Cancer is a group of diseases in which the cells grow uncontrollably, and have the ability to spread to other parts of the body. There are over 200 different types of cancer, each with its own characteristics. When cancer spreads, it takes its own characteristics with it. For example, if kidney cancer spreads from the kidney to the liver, the cells in the tumour in the liver will look like kidney cancer cells.
Our bodies are made up of cells. Each tissue and organ is made of these cells, which are all very different depending where they are in the body, for example in the liver, heart, blood or kidneys. Our bodies are always making new cells to enable us to grow, to replace worn-out cells, or to heal damaged cells after injury. Usually, this process is very controlled by the genes within the cells.
Cancer cells develop as a result of changes to these genes, called mutations. These changes may be caused by a number of factors, including environmental, dietary and genetic factors (which are inherited from parents). The cancer cell grows and multiplies to form a growth or mass, called a tumour. A tumour forms because the rate the cancer cell grows and multiplies is faster than the rate of cell death.

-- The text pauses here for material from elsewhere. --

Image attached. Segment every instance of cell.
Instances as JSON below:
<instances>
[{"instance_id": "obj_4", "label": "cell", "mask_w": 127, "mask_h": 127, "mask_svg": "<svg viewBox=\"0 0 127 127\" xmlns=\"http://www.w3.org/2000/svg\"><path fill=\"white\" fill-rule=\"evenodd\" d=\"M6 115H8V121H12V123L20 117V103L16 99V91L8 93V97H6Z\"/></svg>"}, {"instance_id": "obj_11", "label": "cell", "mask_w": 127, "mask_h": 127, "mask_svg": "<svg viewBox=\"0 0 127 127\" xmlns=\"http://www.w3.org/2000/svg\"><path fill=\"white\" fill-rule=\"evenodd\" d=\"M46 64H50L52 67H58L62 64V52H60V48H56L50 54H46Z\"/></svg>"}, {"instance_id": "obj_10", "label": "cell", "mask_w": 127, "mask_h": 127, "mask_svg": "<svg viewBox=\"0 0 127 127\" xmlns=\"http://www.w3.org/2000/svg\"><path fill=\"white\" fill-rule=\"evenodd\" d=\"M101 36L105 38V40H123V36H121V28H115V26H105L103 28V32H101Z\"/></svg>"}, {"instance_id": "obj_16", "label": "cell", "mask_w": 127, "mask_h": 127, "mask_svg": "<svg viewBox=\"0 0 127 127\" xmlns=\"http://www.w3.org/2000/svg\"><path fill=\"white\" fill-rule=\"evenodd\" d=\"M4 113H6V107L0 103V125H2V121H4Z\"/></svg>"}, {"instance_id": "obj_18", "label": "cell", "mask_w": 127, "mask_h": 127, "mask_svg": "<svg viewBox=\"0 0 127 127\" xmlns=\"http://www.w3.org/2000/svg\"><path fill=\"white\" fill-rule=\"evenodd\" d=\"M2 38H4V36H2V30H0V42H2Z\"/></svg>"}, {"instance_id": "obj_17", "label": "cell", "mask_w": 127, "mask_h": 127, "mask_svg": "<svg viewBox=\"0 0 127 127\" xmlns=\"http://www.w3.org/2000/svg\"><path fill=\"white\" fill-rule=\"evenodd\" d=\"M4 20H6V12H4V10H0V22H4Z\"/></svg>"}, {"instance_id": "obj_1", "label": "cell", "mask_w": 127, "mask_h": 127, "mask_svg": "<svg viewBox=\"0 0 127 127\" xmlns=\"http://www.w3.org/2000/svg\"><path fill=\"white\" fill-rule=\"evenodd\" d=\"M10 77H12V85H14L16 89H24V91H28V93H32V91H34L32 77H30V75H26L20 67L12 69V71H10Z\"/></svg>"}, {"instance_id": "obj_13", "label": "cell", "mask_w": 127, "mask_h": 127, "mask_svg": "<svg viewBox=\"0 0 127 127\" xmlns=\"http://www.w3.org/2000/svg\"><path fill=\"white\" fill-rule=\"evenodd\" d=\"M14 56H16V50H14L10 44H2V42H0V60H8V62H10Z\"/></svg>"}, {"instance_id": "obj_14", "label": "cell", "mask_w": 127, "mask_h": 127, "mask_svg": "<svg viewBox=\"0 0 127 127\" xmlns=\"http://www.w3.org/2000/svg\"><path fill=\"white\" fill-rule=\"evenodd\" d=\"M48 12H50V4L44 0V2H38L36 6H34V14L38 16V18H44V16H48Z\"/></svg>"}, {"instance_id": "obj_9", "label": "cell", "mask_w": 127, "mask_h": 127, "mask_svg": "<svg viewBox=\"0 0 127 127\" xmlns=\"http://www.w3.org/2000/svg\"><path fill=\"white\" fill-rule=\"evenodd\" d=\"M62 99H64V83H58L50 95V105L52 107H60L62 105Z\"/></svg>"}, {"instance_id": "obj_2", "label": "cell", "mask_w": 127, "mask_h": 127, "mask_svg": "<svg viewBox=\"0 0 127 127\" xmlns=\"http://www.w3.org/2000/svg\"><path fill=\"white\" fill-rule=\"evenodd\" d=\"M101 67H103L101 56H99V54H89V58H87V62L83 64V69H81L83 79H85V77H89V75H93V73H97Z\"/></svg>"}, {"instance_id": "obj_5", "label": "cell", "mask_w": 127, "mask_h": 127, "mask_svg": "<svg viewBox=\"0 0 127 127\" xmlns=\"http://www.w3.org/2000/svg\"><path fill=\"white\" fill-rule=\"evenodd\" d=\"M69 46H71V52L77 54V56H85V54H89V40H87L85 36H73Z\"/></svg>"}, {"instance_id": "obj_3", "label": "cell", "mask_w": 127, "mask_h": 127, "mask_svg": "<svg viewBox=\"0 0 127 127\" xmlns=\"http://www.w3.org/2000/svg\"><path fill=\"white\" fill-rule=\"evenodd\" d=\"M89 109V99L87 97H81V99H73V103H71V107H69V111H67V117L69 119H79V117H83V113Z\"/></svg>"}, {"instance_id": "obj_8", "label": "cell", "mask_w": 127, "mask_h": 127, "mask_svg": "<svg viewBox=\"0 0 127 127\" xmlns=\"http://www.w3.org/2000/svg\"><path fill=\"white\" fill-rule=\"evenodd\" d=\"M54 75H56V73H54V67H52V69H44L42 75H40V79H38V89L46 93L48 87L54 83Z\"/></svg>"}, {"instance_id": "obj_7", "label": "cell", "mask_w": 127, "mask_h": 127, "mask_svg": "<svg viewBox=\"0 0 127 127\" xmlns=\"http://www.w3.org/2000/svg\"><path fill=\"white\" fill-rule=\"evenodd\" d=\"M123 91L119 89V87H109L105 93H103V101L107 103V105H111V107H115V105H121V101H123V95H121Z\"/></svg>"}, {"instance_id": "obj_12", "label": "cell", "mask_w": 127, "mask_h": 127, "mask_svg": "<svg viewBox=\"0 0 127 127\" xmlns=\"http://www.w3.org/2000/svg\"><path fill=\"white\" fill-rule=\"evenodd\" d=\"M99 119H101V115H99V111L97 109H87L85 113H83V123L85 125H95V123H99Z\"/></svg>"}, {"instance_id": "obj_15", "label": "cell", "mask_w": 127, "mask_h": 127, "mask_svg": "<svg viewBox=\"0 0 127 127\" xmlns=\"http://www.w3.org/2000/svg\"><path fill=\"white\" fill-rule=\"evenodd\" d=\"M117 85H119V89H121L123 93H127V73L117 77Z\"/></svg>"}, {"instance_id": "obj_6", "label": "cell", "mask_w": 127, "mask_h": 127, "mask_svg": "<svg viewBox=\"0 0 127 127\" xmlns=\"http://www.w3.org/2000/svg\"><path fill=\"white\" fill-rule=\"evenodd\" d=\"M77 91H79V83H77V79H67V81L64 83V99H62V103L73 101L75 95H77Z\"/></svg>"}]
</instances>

Tumours can be either malignant or benign. Malignant tumours are cancerous tumours. Malignant tumours have a number of characteristics different to that of normal cells. Cancer cells are also able to spread away from the original tumour into surrounding tissue and other areas of the body via the blood stream or the lymphatic system (metastasise).
Benign tumours are not cancers. The main difference between benign and malignant (cancerous) tumours is that benign tumours do not spread to other parts of the body.
Where the cancer is, the type of tumour, and the genetic mutations that have caused the cancer could influence what treatment is best for that cancer.